Angesichts der Zahl der Gestürzten wurde der Videorecorder abgebaut. Weder ich noch sie fielen. Ich bin geflohen. Ich lebte jahrelang unter einem anderen Namen im Landesinneren von Minas, wo mir ein Onkel neben einigen Bauernhöfen eine Zuflucht verschaffte. Sie ist gegangen. Aber im Laufe der Zeit mit Amnesty tauchte mein Name auf der Liste der Amnestieempfänger auf. Soweit ich weiß, ist das bei ihr nicht der Fall. Sie war verdunstet. Oto lebt heute in Spanien und ist Designer. Diego wurde bei seiner Festnahme erschossen. Er starb an den Folgen einer Verwundung oder Folter. Bei der Trauerfeier durfte die Familie den Sarg nicht öffnen. Vor nicht allzu langer Zeit exhumierten sie die Leiche und führten eine Autopsie durch. Sie zeigten Anzeichen von Folter. Er wurde ein Held.

Ich machte einen Abschluss in Wirtschaftswissenschaften, arbeitete für verschiedene Regierungsbehörden und landete schließlich in Brasilia, wo ich zunächst stellvertretender Assistent und dann Kongressangestellter wurde. Ich hatte viele Beziehungen, habe nie geheiratet oder lange Zeit einen Partner gehabt. Ich reiste dorthin, dorthin, dorthin, woanders hin und von Zeit zu Zeit suchte ich erfolglos nach ihr.
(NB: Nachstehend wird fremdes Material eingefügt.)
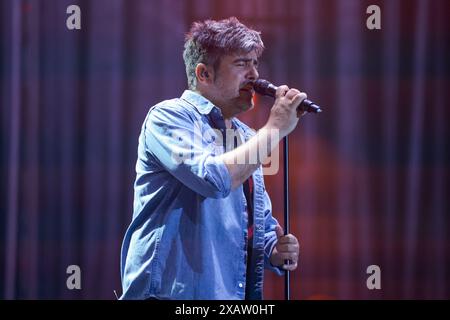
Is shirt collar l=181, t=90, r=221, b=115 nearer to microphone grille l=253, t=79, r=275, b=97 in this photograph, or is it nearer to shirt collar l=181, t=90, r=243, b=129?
shirt collar l=181, t=90, r=243, b=129

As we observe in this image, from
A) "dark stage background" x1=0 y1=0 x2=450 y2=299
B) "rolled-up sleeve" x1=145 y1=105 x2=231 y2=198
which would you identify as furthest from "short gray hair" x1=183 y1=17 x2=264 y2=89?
"dark stage background" x1=0 y1=0 x2=450 y2=299

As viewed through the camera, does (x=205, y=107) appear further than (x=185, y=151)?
Yes

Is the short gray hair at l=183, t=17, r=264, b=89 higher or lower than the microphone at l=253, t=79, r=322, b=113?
higher

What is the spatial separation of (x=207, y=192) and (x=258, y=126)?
161cm

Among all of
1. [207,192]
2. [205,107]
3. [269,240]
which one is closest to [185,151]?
[207,192]

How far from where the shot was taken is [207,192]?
166cm

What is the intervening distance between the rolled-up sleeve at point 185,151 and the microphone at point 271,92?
19cm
Vor ein paar Tagen ging ich zu Hause ans Telefon und erkannte die Stimme: Es war sie. „Wie hast du mich gefunden“, fragte ich mit einem leichten Zittern in meiner Stimme. Im Telefonbuch, sagte Ela, ich kenne deinen Namen, er stand im Amnesty-Dekret. Oder ist es dir lieber, dass ich dich weiterhin Rodolfo nenne? Nein, sagte ich, nennen Sie mich bei meinem Vornamen. „Mein Name ist Meire“, sagte sie. Wissen Sie, ich komme aus Indien. Ich habe eine große Reise vor mir, die ich Ihnen erzählen kann. Ja, sagte ich, auch ich habe eine Geschichte, vielleicht weniger interessant, aber eine Geschichte. „Ich will es wissen“, sagte sie mir. Ich habe nach dir gesucht, sagte ich. Du bist verschwunden. Was willst du jetzt, nach so langer Zeit? Schau, antwortete sie, ich bin lange vor vielem davongelaufen. Genug jetzt. Ich werde Ihnen sagen. In mir war ein Knoten, den ich lösen muss. Ja, sagte ich, auch in meinem Leben gab es einen Knoten. Lassen Sie uns diese Ziele gemeinsam erreichen. Es herrschte Stille. Ich sagte: Morituri… Ich habe es nicht zu Ende gebracht, Sie hat Folgendes abgeschlossen: …du salutierst.

Wir haben für heute, Sonntag, in Kürze ein Treffen in der Kathedrale von Brasilia vereinbart. Ich habe diese Notizen geschrieben, weil ich weiß, was passieren soll, aber ich weiß nicht, was passieren wird.

Jetzt bin ich auf dem Weg nach draußen. Endlich lerne ich sie kennen. Und vielleicht kennt sie mich auch.

PS: Der Kern der Erzählung, die Begegnung in extremis zwischen Ihnen und den Militanten, stimmt mit dem überein, was Alípio mir erzählt hat. Der Rest ist alles Fiktion.

* Flavio Aguiar, Journalistin und Autorin, ist pensionierte Professorin für brasilianische Literatur an der USP. Autor, unter anderem von Chroniken einer auf den Kopf gestellten Welt (Boitempo).